(Records supplied)

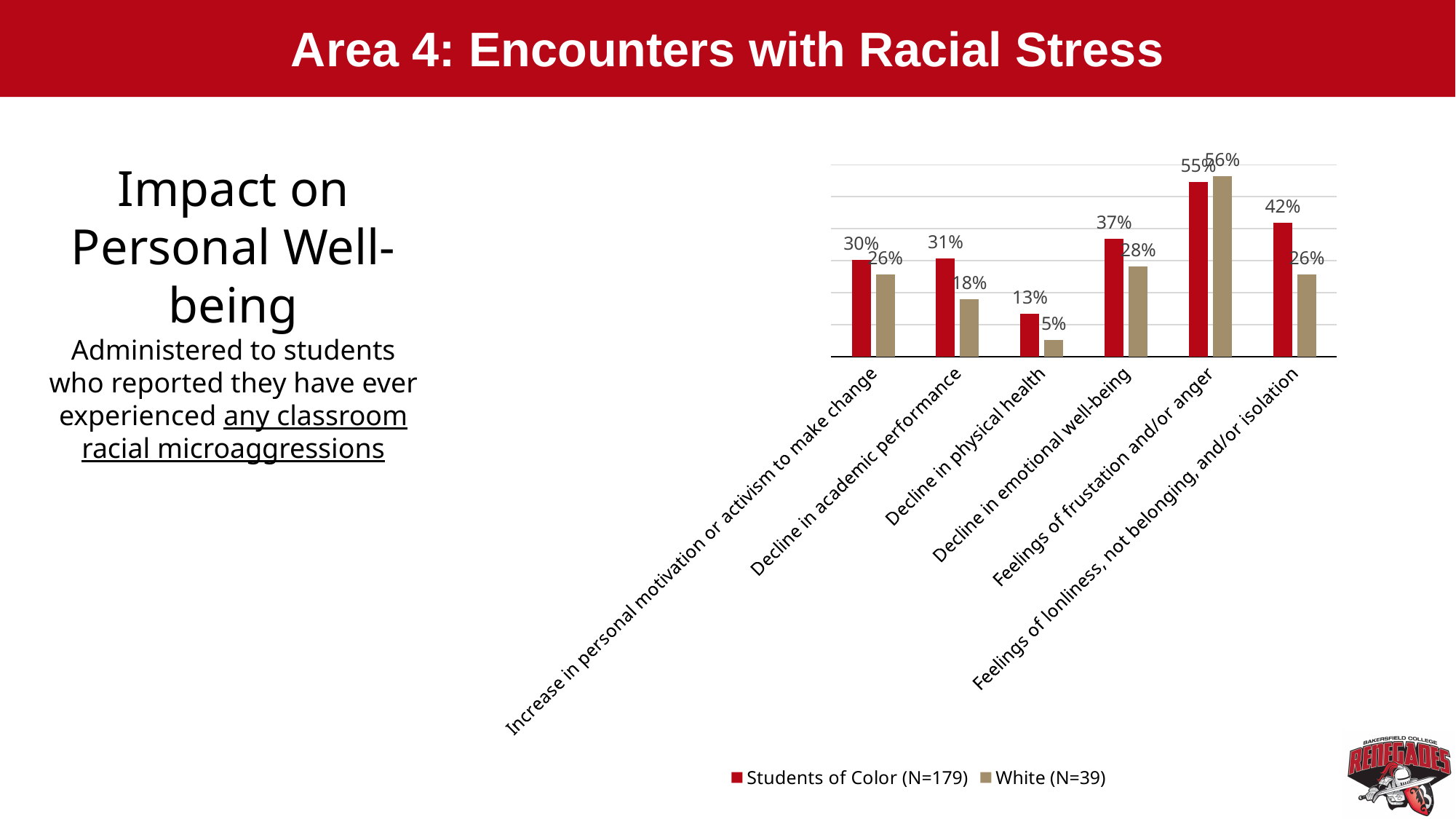
How many series does the chart legend list? 2 What is the difference between the Students of Color (N=179) and White (N=39) values for "Increase in personal motivation or activism to make change"? 4% How many categories are shown on the x axis of the chart? 6 Which category has the highest value for Students of Color (N=179)? Feelings of frustration and/or anger Which category has the lowest value for White (N=39)? Decline in physical health For "Decline in physical health", which series has the larger value: Students of Color (N=179) or White (N=39)? Students of Color (N=179) What is the value for Students of Color (N=179) for "Decline in emotional well-being"? 37% What is the sample size (N) shown in the legend for the White series? 39 What is the difference between the Students of Color (N=179) and White (N=39) values for "Feelings of lonliness, not belonging, and/or isolation"? 16% What kind of chart is shown on the slide? Bar chart What is the value for White (N=39) for "Decline in academic performance"? 18% What is the value for White (N=39) for "Feelings of frustration and/or anger"? 56%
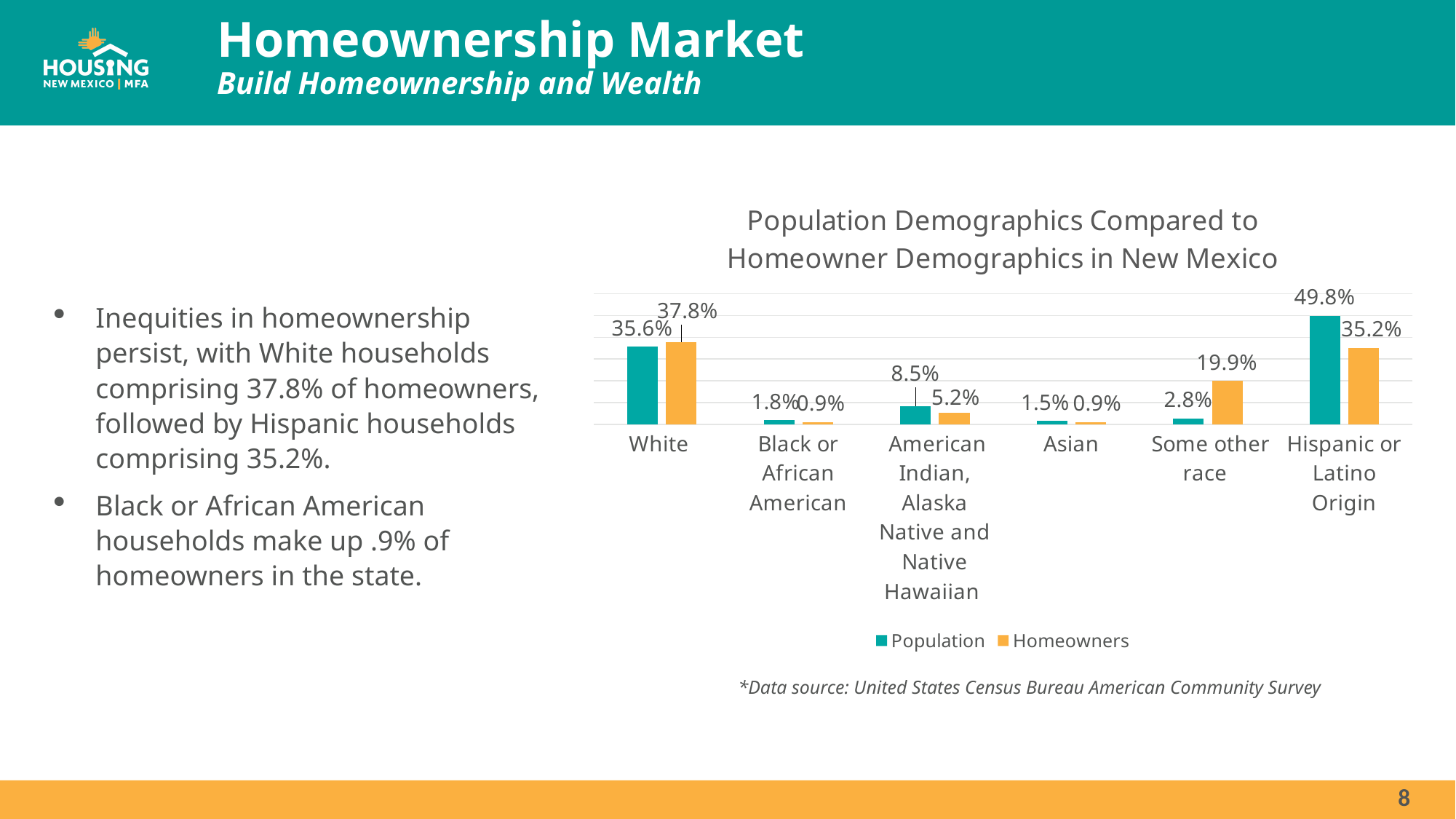
What is the difference between the Population and Homeowners values for Hispanic or Latino Origin? 14.6% What is the Homeowners value for White? 37.8% What is the difference between the Homeowners and Population values for Some other race? 17.1% Which category has the lowest Population value? Asian How many series does the legend list? 2 What is the Population value for American Indian, Alaska Native and Native Hawaiian? 8.5% For White, which is larger: the Population value or the Homeowners value? Homeowners What kind of chart is shown on the slide? Bar chart What is the Population value for Hispanic or Latino Origin? 49.8% How many categories are shown on the x axis? 6 What is the Homeowners value for Some other race? 19.9% Which category has the highest Population value? Hispanic or Latino Origin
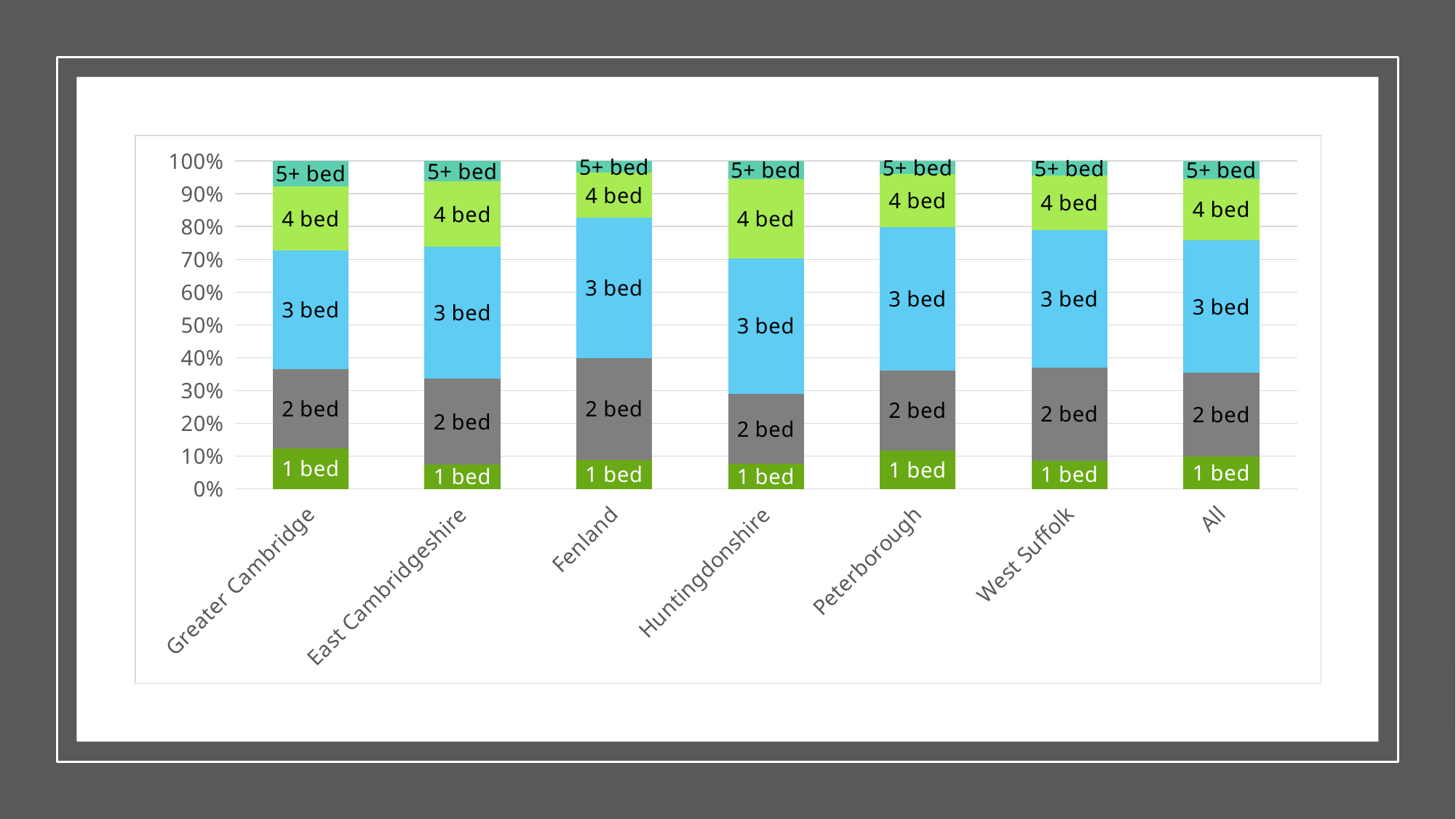
What kind of chart is shown on the slide? Stacked bar chart Is the 1 bed share for Fenland greater or less than 10%? less Which has the larger 1 bed share, Greater Cambridge or Fenland? Greater Cambridge What colour are the 3 bed segments in the bars? Blue Is the 5+ bed share for Greater Cambridge greater or less than 10%? less How many categories are shown along the x axis? 7 Is the 3 bed share for Fenland greater or less than 40%? greater Which category has the smallest 4 bed share? Fenland Which has the larger 2 bed share, Fenland or Huntingdonshire? Fenland Which category has the largest 4 bed share? Huntingdonshire How many bedroom-size segments make up each stacked bar? 5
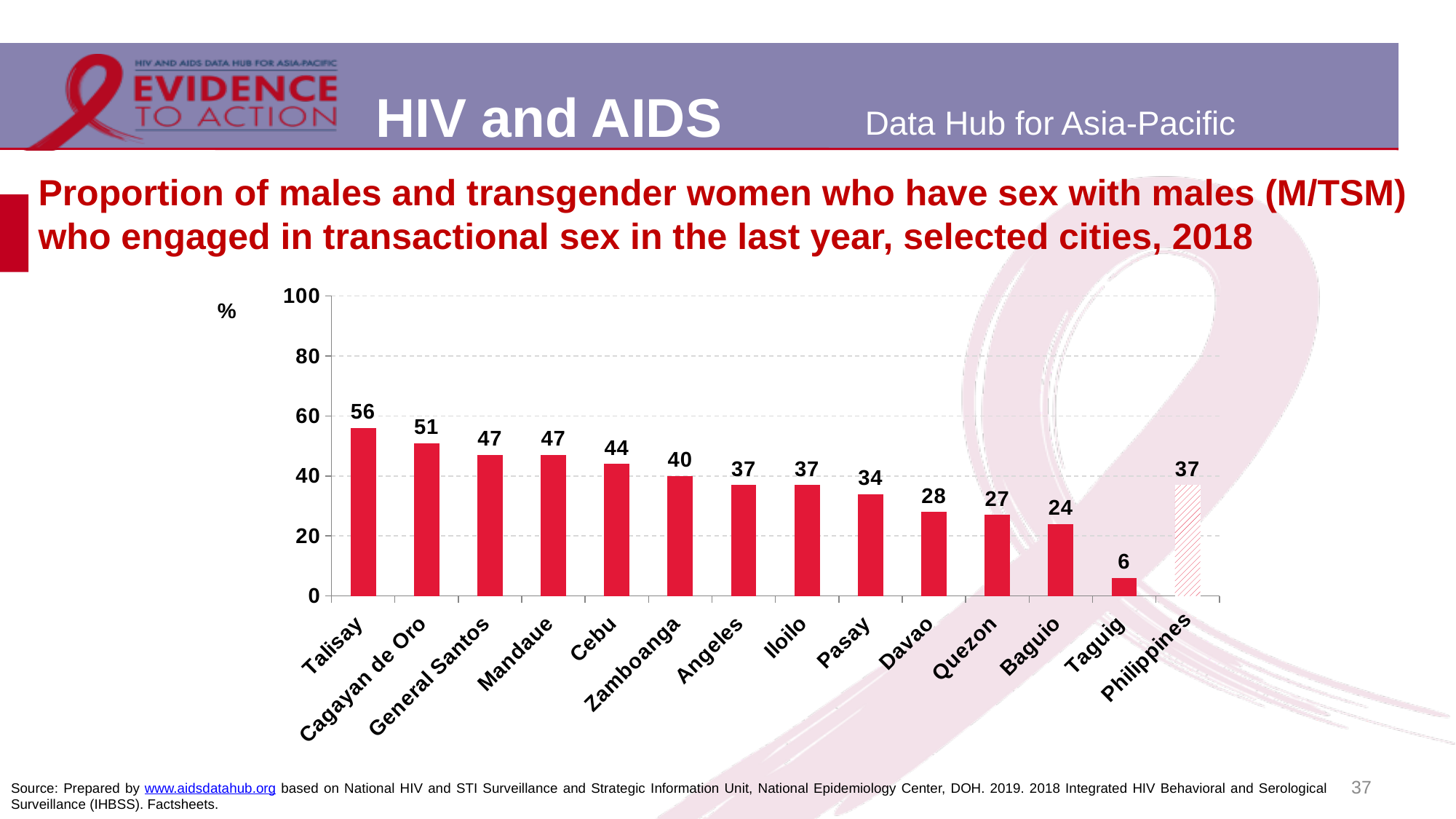
What unit is shown on the y axis label? % What is the value for Philippines? 37 Which is larger, the value for Pasay or the value for Davao? Pasay Which city has the highest value? Talisay What is the value for Talisay? 56 How many categories are shown on the x axis? 14 What kind of chart is shown on the slide? bar chart Is the value for Baguio greater or less than 20? greater Which city has the lowest value? Taguig What is the difference between the values for Talisay and Taguig? 50 What is the difference between the values for Cagayan de Oro and Cebu? 7 What is the value for Zamboanga? 40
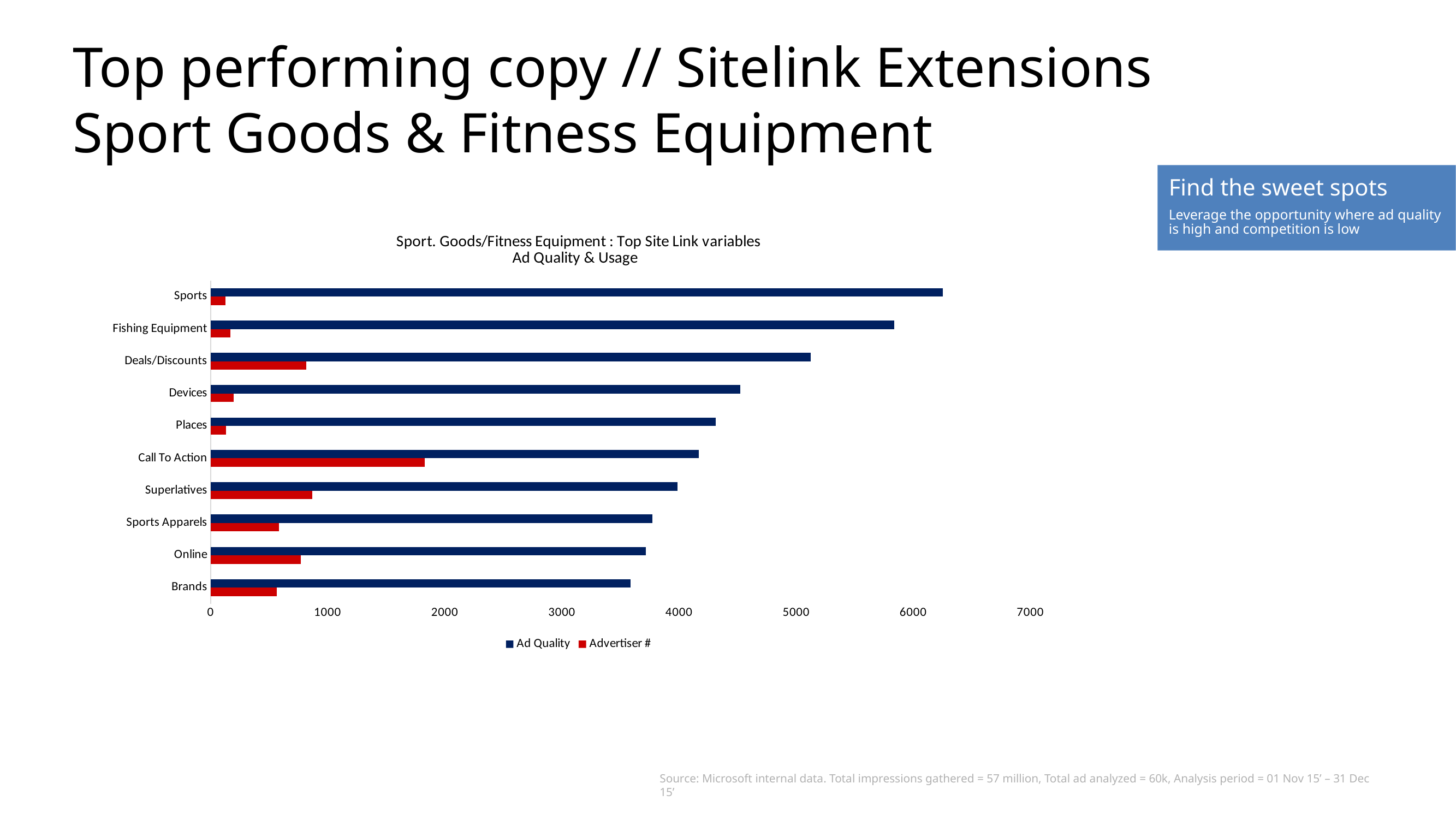
How many categories are plotted on the chart? 10 Which category has the lowest Ad Quality value? Brands Which category has the highest Advertiser # value? Call To Action How many series does the chart legend list? 2 Which series is shown in red in the chart legend? Advertiser # Which category has the highest Ad Quality value? Sports What kind of chart is shown on the slide? Bar chart Is the Ad Quality value for Sports greater or less than 6000? greater Is the Ad Quality value for Deals/Discounts greater or less than 5000? greater Is the Ad Quality value for Brands greater or less than 4000? less Which has the larger Ad Quality value, Fishing Equipment or Deals/Discounts? Fishing Equipment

(End Records supplied)

Task brief:
List every line of the rows above that contains the word "Cagayan", matching case.

Written solution:
What unit is shown on the y axis label? % What is the value for Philippines? 37 Which is larger, the value for Pasay or the value for Davao? Pasay Which city has the highest value? Talisay What is the value for Talisay? 56 How many categories are shown on the x axis? 14 What kind of chart is shown on the slide? bar chart Is the value for Baguio greater or less than 20? greater Which city has the lowest value? Taguig What is the difference between the values for Talisay and Taguig? 50 What is the difference between the values for Cagayan de Oro and Cebu? 7 What is the value for Zamboanga? 40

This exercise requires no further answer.